### Reading passage
ADAMS: Well, it wasn’t a performing piece. It lived on a on a reel of scotch tape so, you know, if you came over to my apartment and we had a couple of joints, you could experience it there. [chuckles]
CUNO: Probably under the circumstances that’s probably how you should have experience it. [chuckles]
[“Heavy Metal” clip]
So you do pick up and leave after two years of graduate school, I think, out to San Francisco. What was your intention of going?
ADAMS: You know, I’d spent my entire life living in New England. I’d never been out of New England. I’d maybe gone to New York once or twice for brief trips and I’d never been to Europe. And part of the reason was that, you know, the Vietnam War was hanging over me for almost all the time I was in college. In those days if you dropped out of college you would immediately hear from your draft board.
So when I finally was free of that threat, I’d been reading—I read Henry Miller’s book about Big Sur. And I read Jack Kerouac and Allen Ginsberg and I just decided I wanted to go to San Francisco. I didn’t know anybody there, but California just seemed like sufficiently far away from the East Coast and from everything I’d grown up with. So I left with the woman that was then my first wife and we drove across the country in a dilapidated Volkswagen Beetle, which kept breaking down. And I expected to maybe live there for six months or something, and in fact I never went back.
CUNO: But a friend of yours made a contact and I think it was Ivan Tcherepnin—
ADAMS: That’s right.
CUNO: —who was a composer also teaching at Harvard or maybe assisting teaching at Harvard. And he puts you into contact with some of the San Francisco Conservatory of Music, which led to your teaching position there and your being head of the New Music Ensemble. Is that more or less right?
ADAMS: That’s right. The only job that I could find was working in a warehouse on the waterfront in Oakland. So I actually had to join the Teamsters Union and I had the grandiose title of being a lumper. And lumper was these poor souls that had to go into these big containers and actually by hand pull out whatever goods were in them and put them on pallets, which would then be driven off to various parts of the warehouse on a forklift.

### Provided data
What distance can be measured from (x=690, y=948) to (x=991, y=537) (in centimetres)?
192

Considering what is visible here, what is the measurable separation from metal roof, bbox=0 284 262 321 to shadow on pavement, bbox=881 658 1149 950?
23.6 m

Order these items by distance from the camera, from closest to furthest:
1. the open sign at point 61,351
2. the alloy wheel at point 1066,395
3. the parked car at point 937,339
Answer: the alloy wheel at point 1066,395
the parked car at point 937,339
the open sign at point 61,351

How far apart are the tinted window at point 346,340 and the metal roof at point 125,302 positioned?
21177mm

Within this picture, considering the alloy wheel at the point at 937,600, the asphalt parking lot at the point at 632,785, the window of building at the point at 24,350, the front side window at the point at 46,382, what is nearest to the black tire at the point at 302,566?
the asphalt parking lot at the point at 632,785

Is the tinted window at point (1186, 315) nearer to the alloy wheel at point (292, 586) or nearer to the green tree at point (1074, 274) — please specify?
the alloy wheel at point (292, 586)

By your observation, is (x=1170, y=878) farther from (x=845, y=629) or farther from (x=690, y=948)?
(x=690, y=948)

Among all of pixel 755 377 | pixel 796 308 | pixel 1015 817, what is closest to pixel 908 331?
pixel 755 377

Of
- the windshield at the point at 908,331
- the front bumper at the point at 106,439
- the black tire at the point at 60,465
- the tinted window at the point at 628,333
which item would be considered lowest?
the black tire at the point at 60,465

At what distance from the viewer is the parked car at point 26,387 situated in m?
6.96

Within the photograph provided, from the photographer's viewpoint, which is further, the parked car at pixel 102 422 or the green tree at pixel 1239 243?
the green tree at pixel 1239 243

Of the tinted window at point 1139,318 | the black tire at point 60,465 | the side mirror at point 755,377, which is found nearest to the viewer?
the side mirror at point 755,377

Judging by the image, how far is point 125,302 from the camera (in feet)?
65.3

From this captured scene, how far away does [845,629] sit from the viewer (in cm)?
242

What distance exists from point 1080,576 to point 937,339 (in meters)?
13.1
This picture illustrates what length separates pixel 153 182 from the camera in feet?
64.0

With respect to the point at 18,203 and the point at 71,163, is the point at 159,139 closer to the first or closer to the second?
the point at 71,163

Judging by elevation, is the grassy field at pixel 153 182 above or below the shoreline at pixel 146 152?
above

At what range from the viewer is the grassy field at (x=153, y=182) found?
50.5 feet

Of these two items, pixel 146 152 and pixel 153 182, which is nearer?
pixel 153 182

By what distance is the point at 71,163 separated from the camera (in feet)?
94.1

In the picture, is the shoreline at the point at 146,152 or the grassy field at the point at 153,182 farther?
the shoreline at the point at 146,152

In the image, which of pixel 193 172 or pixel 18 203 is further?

### Instructions for the task
List the writers whose work Adams says he read before deciding to go to San Francisco, according to the interview. The lines aren't needed for this.

### Final result
Henry Miller, Jack Kerouac, Allen Ginsberg